The transaction is expected to release approximately 330 million euros in budget resources over the next five years, saving at least 60 million euros in ehadb.cn present value, according to the World Bank. The funds will be used for educational programs. Interest rates for the new loan and fees associated with the transaction have not been disclosed. Kandwal said such transactions are “an alternative that can both manage the debt repayment burden of the state and put the savings into productive assets”. US International Development Finance Corp. has so far joined the InterAmerican Development Bank (the United States is its major shareholder) to provide credit enhancements for such transactions regularly. After a series of swap deals in late 2024, due to US President Donald? Trump has cut back most of the U.S. international development projects and has not yet reached any deals in 2025. Kandwal said: "Due to the election results and political reality in the United States, the marketGrowth has slowed down, but we expect it to regain momentum in some form. We expect more deals to be reached this year and beyond. "He said countries could benefit from the flexibility of the debt swap structure. In his opinion, it is "a good practice" to link savings to measurable key performance indicators. These projects can include healthcare, water supply or education. "This is not a pre-set solution, as long as the savings are put into areas that are consistent with the national development plan." ”
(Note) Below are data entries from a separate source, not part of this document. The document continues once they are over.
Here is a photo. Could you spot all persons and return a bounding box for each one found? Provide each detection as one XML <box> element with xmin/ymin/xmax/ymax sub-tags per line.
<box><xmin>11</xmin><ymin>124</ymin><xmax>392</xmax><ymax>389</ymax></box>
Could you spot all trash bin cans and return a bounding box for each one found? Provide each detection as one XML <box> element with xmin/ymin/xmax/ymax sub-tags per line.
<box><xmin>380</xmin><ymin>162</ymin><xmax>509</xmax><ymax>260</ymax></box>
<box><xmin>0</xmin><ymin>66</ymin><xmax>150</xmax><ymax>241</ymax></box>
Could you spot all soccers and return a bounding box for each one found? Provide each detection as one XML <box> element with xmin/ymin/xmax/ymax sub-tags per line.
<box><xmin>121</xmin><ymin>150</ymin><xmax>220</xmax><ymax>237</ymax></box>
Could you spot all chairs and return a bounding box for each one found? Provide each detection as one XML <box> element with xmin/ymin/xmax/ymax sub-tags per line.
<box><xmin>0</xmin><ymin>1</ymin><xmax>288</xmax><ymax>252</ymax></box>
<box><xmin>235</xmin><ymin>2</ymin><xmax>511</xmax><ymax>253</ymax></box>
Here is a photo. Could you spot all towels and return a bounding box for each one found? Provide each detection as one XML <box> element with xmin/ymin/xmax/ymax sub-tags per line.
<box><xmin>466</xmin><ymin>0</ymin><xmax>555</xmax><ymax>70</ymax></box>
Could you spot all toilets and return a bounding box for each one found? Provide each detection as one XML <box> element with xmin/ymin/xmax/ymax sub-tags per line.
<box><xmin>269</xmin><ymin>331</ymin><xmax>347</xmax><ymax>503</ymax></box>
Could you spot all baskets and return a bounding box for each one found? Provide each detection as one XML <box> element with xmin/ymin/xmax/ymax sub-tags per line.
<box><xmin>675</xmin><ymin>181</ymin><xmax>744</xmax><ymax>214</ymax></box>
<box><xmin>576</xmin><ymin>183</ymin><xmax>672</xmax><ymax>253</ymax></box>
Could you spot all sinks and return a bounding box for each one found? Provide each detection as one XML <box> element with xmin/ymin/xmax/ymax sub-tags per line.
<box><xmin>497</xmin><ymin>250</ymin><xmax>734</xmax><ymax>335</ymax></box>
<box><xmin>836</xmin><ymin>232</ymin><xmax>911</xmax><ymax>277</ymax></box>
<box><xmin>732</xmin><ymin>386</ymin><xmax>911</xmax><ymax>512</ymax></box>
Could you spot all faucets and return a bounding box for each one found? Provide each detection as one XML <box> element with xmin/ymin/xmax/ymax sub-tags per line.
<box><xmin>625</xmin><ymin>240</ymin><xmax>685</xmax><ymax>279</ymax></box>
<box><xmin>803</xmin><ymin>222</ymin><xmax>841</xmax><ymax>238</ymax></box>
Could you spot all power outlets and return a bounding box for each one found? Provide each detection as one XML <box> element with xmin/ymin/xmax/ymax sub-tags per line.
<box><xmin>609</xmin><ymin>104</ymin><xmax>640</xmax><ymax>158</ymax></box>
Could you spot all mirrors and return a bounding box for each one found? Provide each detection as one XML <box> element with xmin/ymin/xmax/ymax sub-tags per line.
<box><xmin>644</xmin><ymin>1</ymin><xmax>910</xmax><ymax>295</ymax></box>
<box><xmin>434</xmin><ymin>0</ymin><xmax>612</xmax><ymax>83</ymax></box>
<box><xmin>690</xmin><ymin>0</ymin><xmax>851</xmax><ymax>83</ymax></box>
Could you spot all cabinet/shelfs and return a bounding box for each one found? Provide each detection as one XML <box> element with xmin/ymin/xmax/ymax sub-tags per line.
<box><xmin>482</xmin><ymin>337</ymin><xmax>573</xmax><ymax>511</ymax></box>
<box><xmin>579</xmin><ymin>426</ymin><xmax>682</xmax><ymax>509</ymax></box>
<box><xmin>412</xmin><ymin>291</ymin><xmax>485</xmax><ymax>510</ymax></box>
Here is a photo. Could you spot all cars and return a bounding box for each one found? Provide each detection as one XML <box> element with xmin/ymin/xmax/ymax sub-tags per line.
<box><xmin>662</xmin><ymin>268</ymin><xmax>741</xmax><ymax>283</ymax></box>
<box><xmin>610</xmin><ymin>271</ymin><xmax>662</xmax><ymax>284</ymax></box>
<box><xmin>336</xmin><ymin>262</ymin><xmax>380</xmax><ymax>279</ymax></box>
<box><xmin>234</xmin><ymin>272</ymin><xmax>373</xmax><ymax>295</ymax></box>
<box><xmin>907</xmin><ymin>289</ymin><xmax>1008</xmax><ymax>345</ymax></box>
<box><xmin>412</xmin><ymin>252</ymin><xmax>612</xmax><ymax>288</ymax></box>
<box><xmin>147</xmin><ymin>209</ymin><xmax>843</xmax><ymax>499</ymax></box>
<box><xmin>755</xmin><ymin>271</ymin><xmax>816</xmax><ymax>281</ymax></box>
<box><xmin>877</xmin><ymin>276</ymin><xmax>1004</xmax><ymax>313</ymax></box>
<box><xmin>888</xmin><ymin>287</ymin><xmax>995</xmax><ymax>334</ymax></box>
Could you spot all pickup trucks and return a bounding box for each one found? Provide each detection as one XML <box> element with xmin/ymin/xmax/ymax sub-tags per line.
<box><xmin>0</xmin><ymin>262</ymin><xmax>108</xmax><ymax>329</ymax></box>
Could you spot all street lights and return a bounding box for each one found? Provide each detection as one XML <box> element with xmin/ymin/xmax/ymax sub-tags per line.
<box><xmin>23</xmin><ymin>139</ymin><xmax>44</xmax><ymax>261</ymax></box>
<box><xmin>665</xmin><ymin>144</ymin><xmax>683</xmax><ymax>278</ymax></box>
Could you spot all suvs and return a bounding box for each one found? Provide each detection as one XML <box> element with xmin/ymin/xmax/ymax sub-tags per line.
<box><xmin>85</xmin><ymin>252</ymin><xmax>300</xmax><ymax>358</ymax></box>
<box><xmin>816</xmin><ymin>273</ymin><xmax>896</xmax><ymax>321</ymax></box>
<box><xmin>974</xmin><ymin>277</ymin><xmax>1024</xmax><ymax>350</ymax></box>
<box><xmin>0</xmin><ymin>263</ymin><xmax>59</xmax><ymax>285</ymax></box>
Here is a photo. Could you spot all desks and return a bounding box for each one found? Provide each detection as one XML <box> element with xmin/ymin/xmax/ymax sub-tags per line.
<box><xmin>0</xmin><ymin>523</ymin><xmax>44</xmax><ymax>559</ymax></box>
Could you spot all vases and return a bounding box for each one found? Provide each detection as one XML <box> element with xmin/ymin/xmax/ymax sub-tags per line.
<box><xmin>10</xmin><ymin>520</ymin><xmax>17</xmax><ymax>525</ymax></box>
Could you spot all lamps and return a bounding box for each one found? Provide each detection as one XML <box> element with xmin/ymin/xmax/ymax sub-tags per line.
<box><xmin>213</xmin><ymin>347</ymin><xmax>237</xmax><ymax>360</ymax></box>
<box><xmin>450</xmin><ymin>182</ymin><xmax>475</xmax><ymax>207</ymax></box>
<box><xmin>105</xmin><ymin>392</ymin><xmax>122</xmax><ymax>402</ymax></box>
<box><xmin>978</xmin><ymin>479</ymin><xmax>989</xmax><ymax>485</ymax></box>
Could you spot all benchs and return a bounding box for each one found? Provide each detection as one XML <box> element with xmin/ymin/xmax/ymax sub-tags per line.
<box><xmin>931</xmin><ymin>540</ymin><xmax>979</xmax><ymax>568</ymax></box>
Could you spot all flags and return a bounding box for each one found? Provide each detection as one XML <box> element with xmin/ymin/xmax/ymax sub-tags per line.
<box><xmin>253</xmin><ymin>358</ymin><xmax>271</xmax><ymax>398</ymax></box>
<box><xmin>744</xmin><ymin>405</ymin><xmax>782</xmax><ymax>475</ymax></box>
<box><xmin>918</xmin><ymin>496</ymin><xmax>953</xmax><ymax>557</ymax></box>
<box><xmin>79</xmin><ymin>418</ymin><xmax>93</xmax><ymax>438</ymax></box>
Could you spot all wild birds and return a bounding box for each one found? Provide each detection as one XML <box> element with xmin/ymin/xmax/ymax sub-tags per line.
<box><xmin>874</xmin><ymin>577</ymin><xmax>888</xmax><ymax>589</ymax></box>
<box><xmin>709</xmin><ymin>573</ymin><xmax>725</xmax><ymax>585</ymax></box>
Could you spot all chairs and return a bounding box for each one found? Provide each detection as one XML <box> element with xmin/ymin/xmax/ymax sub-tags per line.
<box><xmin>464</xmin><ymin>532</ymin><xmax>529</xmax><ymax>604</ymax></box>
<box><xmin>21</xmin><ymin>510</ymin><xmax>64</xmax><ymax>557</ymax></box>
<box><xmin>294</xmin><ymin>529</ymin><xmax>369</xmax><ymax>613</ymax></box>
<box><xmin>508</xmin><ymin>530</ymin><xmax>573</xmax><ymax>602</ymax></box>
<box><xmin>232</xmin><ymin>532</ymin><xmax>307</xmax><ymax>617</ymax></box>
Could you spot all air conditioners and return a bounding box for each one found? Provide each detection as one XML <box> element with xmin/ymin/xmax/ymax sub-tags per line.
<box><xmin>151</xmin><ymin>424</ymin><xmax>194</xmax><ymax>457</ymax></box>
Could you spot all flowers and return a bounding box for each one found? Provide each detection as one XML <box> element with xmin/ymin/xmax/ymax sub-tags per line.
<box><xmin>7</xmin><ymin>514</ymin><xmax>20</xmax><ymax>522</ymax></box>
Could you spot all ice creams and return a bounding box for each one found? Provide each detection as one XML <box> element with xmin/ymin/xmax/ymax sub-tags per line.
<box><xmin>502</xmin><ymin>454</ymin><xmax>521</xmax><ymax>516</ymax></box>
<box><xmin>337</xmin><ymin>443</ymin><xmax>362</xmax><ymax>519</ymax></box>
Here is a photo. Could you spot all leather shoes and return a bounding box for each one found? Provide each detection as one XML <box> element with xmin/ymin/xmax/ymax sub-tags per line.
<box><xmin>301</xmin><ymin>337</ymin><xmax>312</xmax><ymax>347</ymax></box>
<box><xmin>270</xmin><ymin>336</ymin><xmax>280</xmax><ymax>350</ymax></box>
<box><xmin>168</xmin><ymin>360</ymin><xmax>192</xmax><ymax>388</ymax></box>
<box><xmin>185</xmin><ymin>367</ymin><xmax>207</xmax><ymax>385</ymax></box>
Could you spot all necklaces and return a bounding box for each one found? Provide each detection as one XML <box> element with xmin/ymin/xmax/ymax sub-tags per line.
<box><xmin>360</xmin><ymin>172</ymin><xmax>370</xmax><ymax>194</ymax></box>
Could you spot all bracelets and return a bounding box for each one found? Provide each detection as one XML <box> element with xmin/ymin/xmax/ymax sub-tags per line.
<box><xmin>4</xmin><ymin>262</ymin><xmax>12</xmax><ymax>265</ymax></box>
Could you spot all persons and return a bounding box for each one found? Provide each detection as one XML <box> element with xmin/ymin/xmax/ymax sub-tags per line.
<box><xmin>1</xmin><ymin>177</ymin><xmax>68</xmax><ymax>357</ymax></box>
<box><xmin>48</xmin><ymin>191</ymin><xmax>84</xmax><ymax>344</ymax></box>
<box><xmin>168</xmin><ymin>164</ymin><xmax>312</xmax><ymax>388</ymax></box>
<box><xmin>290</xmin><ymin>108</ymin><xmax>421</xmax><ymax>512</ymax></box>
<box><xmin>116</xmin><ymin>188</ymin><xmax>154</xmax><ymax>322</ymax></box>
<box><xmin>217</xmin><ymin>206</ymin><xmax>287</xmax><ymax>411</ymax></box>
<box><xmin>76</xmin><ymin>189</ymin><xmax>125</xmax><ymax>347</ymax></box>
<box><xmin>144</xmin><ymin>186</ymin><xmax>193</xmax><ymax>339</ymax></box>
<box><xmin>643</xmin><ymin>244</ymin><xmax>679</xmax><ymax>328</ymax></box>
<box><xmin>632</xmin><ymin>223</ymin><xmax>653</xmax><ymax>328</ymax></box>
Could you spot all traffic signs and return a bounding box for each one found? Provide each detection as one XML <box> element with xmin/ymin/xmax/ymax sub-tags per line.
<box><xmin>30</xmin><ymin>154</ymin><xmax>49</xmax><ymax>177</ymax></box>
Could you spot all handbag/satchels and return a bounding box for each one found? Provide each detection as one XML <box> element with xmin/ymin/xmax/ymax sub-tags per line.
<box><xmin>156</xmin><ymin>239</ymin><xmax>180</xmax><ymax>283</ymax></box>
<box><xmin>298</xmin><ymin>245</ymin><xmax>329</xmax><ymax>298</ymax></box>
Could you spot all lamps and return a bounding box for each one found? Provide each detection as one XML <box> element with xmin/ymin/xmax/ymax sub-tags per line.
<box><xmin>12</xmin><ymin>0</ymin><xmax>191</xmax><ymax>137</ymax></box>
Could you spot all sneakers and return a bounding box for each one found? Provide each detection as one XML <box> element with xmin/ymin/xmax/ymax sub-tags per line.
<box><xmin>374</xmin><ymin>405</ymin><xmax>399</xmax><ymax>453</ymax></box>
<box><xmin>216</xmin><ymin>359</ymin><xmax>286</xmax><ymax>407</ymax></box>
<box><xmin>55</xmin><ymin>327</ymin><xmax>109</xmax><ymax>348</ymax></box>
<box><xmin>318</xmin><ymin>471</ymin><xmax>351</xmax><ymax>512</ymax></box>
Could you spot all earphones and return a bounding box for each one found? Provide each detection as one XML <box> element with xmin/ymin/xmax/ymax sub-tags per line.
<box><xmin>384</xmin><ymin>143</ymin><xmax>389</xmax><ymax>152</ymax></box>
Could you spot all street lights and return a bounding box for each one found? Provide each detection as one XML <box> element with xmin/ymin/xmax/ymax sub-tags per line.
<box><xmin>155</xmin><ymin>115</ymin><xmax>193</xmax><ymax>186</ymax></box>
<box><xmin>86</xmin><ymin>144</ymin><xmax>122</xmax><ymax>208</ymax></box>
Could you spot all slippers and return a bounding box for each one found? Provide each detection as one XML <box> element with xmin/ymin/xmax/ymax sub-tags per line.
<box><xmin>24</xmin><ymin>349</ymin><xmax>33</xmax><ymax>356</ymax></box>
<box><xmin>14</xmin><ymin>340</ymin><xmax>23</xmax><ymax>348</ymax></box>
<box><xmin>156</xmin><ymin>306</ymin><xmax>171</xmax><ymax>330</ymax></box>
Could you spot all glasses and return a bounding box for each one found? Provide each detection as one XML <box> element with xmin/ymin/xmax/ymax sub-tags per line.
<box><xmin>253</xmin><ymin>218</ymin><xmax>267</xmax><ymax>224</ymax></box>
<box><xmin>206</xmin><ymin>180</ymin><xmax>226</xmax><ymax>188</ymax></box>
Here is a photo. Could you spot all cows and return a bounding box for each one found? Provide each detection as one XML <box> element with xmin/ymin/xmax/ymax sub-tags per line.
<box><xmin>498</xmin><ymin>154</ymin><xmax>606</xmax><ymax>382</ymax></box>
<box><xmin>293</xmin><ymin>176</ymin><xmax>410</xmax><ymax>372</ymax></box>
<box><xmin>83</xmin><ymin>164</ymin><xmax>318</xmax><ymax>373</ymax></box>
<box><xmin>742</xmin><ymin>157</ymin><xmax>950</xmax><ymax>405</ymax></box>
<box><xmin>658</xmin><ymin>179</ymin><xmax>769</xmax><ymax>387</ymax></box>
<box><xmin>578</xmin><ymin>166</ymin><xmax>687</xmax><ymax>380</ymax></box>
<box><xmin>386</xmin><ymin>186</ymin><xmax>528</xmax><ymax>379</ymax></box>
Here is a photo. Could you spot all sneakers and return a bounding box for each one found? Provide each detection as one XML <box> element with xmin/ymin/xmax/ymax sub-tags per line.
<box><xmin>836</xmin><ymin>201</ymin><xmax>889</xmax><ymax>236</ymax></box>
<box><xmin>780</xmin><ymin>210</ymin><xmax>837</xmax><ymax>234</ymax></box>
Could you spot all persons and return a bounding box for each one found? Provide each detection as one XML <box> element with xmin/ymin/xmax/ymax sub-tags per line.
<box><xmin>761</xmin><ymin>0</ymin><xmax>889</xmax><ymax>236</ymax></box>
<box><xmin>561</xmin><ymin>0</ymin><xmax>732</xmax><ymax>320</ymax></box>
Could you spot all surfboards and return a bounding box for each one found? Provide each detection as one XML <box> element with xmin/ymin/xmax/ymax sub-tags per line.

The above content is all about "[XM Foreign Exchange]: US inflation cools down, analysis of short-term trends of spot gold, silver, crude oil, and foreign exchange on August 13". It was carefully ehadb.cnpiled and edited by the editor of XM Foreign Exchange. I hope it will be helpful to your trading! Thanks for your support!
Share, just as simple as a gust of wind can bring refreshment, just as pure as a flower can bring fragrance. The dusty heart gradually opens up, I understand sharing, sharing is actually so simple.